Oil price fuels fears of further turbulence
High fuel prices are hitting industries across the board, but the airline industry is bearing the brunt of the soaring cost of oil. As recently reported by ELP, British Airways has already warned that their margins have been decimated by increased fuel expenditure, and now another major airline, Delta, has illustrated the potentially devastating effect the rises seen in the past 12 months have had and, in all likelihood, will continue to have for the foreseeable future.
The third largest carrier in the US has said that it hoped to cut at least 2000 jobs through a voluntary redundancy scheme, after it claimed that its fuel prices had risen a staggering 20 per cent in the past three months (the airline, like many others, bases its jet fuel budget at $90 a barrel levels, figures which are, quite literally, pie in the sky in the current environment).
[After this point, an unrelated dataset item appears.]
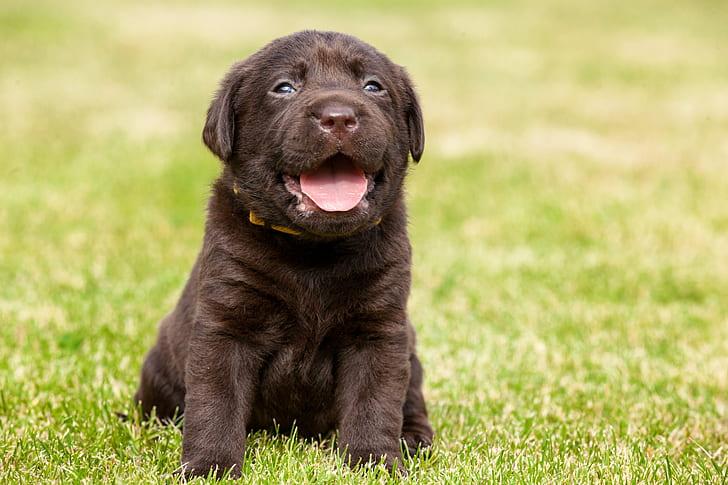 brown short-coat puppy sitting on green grass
Coming at a time when customer numbers are on the wane courtesy of the economic slowdown in both the US and Europe, it’s small wonder that airlines, like their passengers, are preparing to tighten their belts in anticipation of further turbulence.





Reader Comments (1)
Now other notes start dominating. After months of records the oil and gold prices have toppled over dramatically. American policymakers are panicking. The FED seems to be reacting instead of directing. Their economy appears to be shrinking already. All these goings-on doesn’t leave the rest of the world unaffected. And, last but not least, suspicion grows that the raw material markets are victims of the kind of speculation that has also ruined the credit market.
In one week I heard the forecast of two different oil experts. One predicted that the price of a barrel of oil could well be $150 by the end of this year. The other didn’t find it unlikely that it would be around the cost price of a barrel, $50-60. I wouldn’t know. Just yet, the best motto seems to be to live by the day.